— start of Source records —

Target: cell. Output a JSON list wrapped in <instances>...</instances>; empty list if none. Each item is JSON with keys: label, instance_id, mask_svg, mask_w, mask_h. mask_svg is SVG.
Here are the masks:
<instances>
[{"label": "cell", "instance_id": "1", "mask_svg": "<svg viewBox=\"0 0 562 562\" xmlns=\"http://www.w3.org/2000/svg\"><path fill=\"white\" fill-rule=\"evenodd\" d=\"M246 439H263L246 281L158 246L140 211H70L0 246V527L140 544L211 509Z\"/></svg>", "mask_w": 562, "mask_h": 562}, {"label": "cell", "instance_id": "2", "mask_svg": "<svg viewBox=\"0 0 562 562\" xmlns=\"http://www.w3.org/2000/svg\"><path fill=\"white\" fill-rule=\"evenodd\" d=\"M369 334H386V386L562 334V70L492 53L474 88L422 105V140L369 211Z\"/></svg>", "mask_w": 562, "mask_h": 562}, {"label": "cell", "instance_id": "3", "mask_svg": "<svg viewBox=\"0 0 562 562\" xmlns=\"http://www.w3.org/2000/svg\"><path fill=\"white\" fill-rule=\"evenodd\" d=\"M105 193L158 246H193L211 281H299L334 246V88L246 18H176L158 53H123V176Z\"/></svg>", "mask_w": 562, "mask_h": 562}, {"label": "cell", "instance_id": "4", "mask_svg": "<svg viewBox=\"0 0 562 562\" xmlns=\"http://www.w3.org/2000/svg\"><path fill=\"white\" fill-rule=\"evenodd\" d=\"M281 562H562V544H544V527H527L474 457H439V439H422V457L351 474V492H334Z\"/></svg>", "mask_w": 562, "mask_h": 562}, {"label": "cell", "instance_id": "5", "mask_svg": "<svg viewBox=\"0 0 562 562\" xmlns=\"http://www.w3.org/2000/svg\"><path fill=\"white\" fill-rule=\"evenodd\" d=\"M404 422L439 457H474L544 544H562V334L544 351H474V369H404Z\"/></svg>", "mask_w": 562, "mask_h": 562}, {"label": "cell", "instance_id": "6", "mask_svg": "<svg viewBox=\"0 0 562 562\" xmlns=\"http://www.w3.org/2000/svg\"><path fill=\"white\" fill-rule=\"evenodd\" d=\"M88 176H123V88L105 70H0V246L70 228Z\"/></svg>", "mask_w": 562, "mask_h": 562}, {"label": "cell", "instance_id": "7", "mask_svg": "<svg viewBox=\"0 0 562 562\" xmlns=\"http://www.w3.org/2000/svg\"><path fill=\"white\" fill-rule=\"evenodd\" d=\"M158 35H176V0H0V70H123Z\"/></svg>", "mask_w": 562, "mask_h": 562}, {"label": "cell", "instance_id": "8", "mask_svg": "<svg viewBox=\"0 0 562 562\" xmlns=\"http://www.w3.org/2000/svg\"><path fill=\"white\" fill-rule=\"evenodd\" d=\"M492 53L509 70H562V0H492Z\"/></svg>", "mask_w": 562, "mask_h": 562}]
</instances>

— end of Source records —

◆ **What is being asked**:
Collect every line above that contains the string "instances", and copy each one without changes.

◆ **Task result**:
Target: cell. Output a JSON list wrapped in <instances>...</instances>; empty list if none. Each item is JSON with keys: label, instance_id, mask_svg, mask_w, mask_h. mask_svg is SVG.
<instances>
</instances>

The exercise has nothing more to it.